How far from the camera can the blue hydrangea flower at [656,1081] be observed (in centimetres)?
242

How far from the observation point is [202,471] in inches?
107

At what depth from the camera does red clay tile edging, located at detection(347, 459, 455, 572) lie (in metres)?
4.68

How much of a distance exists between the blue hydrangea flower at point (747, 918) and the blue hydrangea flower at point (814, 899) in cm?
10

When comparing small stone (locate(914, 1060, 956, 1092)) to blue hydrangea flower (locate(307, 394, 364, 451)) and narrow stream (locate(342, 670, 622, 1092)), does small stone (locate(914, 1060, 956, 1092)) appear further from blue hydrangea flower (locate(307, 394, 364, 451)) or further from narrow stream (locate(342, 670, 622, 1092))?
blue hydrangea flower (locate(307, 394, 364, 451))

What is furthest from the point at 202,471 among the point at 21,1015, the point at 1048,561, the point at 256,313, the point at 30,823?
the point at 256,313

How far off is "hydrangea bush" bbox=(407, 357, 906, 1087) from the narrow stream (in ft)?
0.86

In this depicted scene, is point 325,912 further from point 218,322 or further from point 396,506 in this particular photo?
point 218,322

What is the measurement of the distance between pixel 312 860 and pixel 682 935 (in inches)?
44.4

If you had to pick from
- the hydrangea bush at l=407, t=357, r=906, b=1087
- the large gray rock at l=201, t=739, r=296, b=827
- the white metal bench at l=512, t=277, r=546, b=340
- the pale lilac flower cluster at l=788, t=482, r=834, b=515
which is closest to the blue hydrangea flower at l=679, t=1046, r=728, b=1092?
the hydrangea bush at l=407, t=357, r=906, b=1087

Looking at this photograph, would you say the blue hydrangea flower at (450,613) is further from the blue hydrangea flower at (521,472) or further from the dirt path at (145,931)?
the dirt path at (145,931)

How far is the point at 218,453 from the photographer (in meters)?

━━━━━━━━━━━━━━━━

Rewrite all of the data above so that every instance of "narrow stream" becomes "shallow creek", leaving everything else unchanged.

How far from the camera can the blue hydrangea flower at [656,1081] be observed (in centimetres)?
242

How far from the observation point is [202,471] in inches?
107

At what depth from the camera does red clay tile edging, located at detection(347, 459, 455, 572) lie (in metres)?
4.68

How much of a distance exists between the blue hydrangea flower at point (747, 918) and the blue hydrangea flower at point (814, 899) in cm?
10

When comparing small stone (locate(914, 1060, 956, 1092)) to blue hydrangea flower (locate(307, 394, 364, 451)) and shallow creek (locate(342, 670, 622, 1092)), does small stone (locate(914, 1060, 956, 1092)) appear further from blue hydrangea flower (locate(307, 394, 364, 451)) or further from shallow creek (locate(342, 670, 622, 1092))?
blue hydrangea flower (locate(307, 394, 364, 451))

What is furthest from the point at 202,471 among the point at 21,1015, the point at 1048,561, the point at 256,313, the point at 30,823?
the point at 256,313

How far off is "hydrangea bush" bbox=(407, 357, 906, 1087) from the shallow creek (in ft)?
0.86

In this depicted scene, is point 325,912 further from point 218,322 or further from point 396,506 in this particular photo?
point 218,322

What is the measurement of the distance between pixel 312 860 and pixel 682 935 (in inches)?
44.4

If you had to pick from
- the hydrangea bush at l=407, t=357, r=906, b=1087
- the large gray rock at l=201, t=739, r=296, b=827
- the white metal bench at l=512, t=277, r=546, b=340
- the pale lilac flower cluster at l=788, t=482, r=834, b=515
which is closest to the blue hydrangea flower at l=679, t=1046, r=728, b=1092?
the hydrangea bush at l=407, t=357, r=906, b=1087

Looking at this photograph, would you say the blue hydrangea flower at (450,613) is further from the blue hydrangea flower at (521,472) or further from the dirt path at (145,931)?
the dirt path at (145,931)

How far is the point at 218,453 from the photographer (in meters)?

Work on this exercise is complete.